Diese Thematik wurde bereits in einem zurückliegenden Blog behandelt, aber ich will in diesem Beitrag noch tiefer in dieses Thema eintauchen. Weil der Vergleich zur Hormon-Diagnostik im Serum oder Plasma wichtig ist und man immer mehr dazu über geht die Konzentration bestimmter Hormone bei bestimmten Darreichungsformen im Speichel nachzuweisen.
Bevor wir in die Tiefe gehen müssen wir uns anschauen, wie der Speichel gebildet wird, wie er zusammengesetzt ist und wie die Hormone dorthin gelangen.
Die Speichelbildung
Speichel (lat. saliva) wird im Mund von den kleinen Speicheldrüsen, die sich in der Mundschleimhaut befinden, und den großen Speicheldrüsen gebildet:
• Glandula parotis (Ohrspeicheldrüse)
• Glandula submandibularis (Unterkieferdrüse)
• Glandula sublingualis (Unterzungendrüse)
Je nach sezernierender Drüse ist der dort gebildete Speichel eher wässrig-dünnflüssig („serös“) oder eher schleimig-zähflüssig (mukös).
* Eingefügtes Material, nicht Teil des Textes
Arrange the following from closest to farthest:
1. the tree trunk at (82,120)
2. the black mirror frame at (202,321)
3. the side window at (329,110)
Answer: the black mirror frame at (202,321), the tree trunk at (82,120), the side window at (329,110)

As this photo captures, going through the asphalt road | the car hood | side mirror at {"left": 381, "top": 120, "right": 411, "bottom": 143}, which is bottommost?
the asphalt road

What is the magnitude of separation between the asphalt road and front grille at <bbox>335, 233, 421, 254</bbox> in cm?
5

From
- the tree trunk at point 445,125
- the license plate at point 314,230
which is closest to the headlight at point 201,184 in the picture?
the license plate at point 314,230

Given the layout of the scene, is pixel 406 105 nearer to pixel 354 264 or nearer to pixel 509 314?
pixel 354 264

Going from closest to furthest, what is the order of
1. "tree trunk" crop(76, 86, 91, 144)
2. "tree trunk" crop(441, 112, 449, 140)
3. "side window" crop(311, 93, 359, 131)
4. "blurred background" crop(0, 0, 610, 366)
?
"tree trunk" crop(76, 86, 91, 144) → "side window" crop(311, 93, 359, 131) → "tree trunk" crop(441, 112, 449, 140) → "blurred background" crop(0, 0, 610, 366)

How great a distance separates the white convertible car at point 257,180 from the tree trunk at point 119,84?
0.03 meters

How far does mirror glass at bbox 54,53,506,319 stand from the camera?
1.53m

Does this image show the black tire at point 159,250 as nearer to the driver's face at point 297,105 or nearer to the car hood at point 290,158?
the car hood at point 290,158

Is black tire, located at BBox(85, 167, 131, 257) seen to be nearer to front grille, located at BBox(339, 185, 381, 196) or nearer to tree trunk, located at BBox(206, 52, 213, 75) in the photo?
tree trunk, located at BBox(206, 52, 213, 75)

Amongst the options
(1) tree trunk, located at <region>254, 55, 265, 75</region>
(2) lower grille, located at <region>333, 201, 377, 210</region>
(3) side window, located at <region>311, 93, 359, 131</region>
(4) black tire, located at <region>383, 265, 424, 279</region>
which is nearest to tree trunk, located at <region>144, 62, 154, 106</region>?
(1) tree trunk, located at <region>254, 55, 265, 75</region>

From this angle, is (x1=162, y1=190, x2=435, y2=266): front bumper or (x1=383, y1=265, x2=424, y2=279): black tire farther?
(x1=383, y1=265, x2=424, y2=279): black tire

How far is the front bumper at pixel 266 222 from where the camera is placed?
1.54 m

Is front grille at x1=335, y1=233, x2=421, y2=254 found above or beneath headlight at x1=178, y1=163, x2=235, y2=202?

In der Mundhöhle findet man ein Gemisch dieser verschiedenen Speichelarten vor. Pro Tag sezerniert der erwachsene Mensch insgesamt etwa 0,6 bis 1,5 Liter Speichel, auch ohne Nahrungsaufnahme wird ständig Speichel abgesondert. Diese „Basalsekretion“ beträgt etwa einen halben Liter pro Tag. Doch was findet sich alles in der Salvia?
Die Zusammensetzung des Speichels
Speichel besteht zu etwa 99,5 % aus Wasser und enthält etwa 0,5 % gelöste Bestandteile. Unter diesen sind folgende Stoffe besonders hervorzuheben: Calcium- und Phosphat-Ionen neben anderen Ionen für die Remineralisierung. Weiterhin Mucine (Glykoproteine), diverse Proteine und beim Menschen und manchen Tieren auch ein Verdauungsenzym (diastatisches Ferment), die α-Amylase Ptyalin. Unter den Proteinen ist ein stark schmerzstillendes Opiorphin nachgewiesen worden, welches vermutlich den Abbau körpereigener Opiate hemmt, die an der Schmerzwahrnehmung beteiligt sind.
Weitere Substanzen sind Bestandteile der Blutgruppen und Antikörper, wie z. B. das Immunglobulin A (IgA) sowie Kalium, Natrium und Chlorid. Spuren von Fluorid und Rhodanid sind für die Erhaltung des Zahnschmelzes wichtig.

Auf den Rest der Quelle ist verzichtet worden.